Key Highlights of 3Q’18 Results

  • Building on the growth momentum, Expedia’s gross bookings are likely to rise strongly in the third quarter, driving its top-line growth. In addition, solid growth in lodging revenue, and stayed room night revenue will further boost its revenue for the quarter.
  • HomeAway is expected to continue to deliver solid results by consistent addition to the online bookable listings during the quarter. The shift to instant bookability is likely to contribute to customer conversion, thereby enhancing HomeAway’s value for Expedia.
  • Similar to the last quarter, gross bookings at Egencia are estimated to rise, contributing to its top-line growth. Given the momentum in sales and a differentiated product offering, Egencia has a significant opportunity to continue to gain share in the managed corporate travel market, and drive Expedia’s value in the long term.

  • Trivago is likely to continue to struggle in the third quarter, pulling down Expedia’s overall results. However, the company plans to take a more-balanced approach to trade-offs between top-line growth and profitability, with more inclination towards the latter. Consequently, Trivago expects its adjusted EBITDA to improve in the second half of the year.

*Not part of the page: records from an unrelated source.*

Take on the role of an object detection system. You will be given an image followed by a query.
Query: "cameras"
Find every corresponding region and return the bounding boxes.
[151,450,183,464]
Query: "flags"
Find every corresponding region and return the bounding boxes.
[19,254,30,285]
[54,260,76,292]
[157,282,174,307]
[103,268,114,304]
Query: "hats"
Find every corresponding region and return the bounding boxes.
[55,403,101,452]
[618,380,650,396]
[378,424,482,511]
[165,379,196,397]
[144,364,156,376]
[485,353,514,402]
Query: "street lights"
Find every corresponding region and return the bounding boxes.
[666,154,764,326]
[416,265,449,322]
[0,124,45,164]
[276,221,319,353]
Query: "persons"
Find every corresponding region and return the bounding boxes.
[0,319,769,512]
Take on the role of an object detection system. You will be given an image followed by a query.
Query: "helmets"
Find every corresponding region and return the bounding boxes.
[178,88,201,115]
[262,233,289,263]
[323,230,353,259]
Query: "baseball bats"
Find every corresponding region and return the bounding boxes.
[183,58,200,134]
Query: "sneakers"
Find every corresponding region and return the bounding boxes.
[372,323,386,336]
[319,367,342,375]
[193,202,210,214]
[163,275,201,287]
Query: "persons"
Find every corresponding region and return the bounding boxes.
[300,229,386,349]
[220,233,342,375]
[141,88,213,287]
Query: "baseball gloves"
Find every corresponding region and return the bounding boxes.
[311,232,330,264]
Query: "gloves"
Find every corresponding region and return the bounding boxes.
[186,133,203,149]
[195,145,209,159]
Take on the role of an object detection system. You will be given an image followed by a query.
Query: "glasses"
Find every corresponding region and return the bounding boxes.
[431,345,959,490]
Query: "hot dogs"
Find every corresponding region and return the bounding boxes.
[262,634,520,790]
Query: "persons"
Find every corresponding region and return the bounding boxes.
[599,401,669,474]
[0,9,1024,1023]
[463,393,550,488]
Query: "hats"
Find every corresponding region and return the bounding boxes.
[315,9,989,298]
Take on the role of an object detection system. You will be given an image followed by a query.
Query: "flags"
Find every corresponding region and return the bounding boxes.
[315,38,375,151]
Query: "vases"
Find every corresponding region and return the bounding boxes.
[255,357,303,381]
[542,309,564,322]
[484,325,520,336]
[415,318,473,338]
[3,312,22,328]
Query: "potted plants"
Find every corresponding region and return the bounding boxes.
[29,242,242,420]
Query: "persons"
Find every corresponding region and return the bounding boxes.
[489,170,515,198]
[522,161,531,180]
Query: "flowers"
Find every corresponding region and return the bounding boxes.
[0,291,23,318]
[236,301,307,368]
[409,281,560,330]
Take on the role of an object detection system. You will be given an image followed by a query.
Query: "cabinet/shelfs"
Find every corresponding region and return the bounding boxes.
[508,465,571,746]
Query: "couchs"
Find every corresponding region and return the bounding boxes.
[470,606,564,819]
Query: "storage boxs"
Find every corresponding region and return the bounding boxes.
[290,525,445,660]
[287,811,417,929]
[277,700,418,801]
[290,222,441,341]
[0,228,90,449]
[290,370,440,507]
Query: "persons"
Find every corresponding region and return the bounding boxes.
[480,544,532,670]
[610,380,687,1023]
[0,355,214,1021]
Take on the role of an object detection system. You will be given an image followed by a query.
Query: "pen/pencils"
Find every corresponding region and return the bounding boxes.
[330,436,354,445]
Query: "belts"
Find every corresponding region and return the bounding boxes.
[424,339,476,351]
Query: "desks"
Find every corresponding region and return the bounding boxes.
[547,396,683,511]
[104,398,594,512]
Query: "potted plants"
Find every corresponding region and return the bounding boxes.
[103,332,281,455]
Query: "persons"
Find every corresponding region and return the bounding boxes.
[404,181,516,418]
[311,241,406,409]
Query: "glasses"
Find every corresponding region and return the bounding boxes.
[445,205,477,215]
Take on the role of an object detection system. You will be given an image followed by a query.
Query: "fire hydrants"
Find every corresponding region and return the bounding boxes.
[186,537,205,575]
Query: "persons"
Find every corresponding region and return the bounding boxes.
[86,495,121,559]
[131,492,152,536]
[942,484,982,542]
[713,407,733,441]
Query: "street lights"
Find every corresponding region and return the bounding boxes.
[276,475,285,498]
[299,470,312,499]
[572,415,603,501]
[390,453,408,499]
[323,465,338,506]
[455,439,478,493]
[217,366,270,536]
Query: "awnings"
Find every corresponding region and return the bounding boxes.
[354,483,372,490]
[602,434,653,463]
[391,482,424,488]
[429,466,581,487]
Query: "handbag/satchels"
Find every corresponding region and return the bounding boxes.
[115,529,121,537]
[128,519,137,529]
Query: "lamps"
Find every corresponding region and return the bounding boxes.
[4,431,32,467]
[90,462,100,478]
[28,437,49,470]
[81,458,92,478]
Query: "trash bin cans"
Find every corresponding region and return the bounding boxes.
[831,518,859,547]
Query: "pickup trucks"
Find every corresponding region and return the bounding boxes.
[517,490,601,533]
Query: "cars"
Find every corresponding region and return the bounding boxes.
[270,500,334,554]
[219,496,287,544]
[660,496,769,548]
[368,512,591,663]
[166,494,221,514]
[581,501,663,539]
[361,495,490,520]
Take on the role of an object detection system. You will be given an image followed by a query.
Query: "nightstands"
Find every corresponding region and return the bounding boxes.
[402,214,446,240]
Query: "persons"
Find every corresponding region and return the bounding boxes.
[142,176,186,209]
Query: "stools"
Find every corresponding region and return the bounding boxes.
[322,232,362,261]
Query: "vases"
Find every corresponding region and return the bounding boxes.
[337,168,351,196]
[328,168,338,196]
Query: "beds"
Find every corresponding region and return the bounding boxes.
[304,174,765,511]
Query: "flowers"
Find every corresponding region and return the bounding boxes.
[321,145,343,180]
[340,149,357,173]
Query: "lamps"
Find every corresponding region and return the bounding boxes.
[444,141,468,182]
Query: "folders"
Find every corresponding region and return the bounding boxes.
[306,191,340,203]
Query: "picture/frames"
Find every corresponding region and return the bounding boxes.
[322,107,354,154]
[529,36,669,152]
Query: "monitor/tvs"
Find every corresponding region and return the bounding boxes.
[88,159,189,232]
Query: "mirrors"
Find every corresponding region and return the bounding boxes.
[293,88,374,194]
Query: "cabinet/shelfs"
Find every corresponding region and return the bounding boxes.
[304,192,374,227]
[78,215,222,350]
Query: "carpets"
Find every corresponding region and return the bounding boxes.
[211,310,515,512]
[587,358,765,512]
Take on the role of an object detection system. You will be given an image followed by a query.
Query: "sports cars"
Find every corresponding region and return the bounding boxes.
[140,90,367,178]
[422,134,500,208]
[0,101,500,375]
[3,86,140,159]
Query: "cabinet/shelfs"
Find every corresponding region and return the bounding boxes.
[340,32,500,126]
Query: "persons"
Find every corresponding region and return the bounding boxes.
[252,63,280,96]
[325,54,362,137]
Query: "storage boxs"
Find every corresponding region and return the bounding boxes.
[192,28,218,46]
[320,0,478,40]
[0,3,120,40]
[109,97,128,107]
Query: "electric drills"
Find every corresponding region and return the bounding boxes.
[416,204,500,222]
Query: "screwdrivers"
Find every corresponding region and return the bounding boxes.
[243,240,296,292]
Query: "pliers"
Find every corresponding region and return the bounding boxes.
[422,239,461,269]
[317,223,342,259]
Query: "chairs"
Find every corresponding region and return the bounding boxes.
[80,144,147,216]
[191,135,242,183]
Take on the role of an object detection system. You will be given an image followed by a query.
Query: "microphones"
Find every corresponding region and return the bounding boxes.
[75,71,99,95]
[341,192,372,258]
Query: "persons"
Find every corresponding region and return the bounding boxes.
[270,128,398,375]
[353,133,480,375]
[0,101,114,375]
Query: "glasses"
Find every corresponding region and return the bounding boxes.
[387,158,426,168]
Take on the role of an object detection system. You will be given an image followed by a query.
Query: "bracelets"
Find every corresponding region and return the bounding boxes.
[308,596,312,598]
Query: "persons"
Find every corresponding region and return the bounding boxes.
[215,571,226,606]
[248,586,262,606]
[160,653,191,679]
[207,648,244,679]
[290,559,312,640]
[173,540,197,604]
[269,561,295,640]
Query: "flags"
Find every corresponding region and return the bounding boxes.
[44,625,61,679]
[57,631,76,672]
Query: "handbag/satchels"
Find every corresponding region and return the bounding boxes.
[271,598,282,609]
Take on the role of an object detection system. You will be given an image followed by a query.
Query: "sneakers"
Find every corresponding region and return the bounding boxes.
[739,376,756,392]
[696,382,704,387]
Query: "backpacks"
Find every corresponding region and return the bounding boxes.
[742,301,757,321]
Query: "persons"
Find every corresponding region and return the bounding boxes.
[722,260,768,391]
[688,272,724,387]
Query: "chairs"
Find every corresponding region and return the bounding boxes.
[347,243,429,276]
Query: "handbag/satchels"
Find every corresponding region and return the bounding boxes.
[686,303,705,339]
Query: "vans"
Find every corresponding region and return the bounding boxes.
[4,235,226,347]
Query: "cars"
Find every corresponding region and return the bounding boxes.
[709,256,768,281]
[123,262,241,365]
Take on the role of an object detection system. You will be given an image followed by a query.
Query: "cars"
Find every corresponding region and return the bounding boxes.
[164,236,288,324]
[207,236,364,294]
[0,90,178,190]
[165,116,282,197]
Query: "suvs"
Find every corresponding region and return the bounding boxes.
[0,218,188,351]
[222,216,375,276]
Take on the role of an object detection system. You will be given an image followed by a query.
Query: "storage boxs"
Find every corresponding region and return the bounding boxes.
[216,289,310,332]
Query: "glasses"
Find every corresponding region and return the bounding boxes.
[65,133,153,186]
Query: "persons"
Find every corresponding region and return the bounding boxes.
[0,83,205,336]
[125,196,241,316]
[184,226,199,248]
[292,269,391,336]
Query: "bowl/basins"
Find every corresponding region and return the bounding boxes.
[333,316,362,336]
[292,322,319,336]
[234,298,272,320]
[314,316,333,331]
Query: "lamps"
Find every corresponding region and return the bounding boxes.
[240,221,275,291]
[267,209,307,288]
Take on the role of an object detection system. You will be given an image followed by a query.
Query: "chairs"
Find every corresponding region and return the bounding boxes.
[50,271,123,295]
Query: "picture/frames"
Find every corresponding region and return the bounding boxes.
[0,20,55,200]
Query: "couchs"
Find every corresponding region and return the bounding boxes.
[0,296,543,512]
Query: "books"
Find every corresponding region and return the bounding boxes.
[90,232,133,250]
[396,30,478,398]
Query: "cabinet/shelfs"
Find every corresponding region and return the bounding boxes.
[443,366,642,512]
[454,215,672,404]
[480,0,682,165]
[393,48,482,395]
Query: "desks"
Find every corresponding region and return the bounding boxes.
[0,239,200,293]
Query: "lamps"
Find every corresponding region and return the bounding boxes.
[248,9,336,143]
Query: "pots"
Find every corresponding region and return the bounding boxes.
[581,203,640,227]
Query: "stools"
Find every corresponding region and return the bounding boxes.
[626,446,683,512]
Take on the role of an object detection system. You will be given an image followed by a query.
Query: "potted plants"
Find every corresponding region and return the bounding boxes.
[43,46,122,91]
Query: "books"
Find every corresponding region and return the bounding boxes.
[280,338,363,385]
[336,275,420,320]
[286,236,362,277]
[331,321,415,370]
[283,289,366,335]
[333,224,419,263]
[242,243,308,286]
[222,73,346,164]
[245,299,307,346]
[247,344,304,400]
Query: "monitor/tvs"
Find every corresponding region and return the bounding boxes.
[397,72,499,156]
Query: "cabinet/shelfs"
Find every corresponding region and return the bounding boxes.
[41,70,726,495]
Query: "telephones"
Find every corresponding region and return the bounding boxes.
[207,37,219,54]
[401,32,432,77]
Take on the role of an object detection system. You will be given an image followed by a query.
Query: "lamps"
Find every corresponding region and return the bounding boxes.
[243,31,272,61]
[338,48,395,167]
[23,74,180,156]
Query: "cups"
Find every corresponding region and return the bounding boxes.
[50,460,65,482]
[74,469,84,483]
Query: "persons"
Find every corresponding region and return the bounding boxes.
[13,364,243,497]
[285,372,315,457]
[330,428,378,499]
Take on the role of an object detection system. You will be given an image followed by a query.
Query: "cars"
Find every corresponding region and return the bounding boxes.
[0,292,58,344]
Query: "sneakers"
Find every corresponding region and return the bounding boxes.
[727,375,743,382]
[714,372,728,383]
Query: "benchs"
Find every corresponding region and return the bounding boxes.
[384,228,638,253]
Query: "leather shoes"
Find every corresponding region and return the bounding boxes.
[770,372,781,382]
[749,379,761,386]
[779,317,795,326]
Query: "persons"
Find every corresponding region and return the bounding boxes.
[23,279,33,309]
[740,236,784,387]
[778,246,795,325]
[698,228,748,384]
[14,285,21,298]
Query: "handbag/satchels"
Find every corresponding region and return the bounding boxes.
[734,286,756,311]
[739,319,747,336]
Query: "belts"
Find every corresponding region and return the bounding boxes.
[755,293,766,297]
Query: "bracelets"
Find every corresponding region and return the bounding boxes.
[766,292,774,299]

  • Expedia aims to optimize its direct marketing spend to improve its profitability in the coming quarters. Also, the company expects its general and administrative expenses to moderate in the second half of 2018, despite being in line with the revenue growth for the full year. As a result, the company has raised its full year adjusted EBITDA growth to 7%-12%, which is 300-400 basis points higher than its previous guidance.
  • Moreover, the company will continue to deploy capital for expansion and strategic merger and acquisition (M&A), while returning value to its shareholders through its share repurchase program and consistent dividend payments. In line with the previous quarter, we expect Expedia to repurchase its shares during the quarter to deliver strong returns to its shareholders.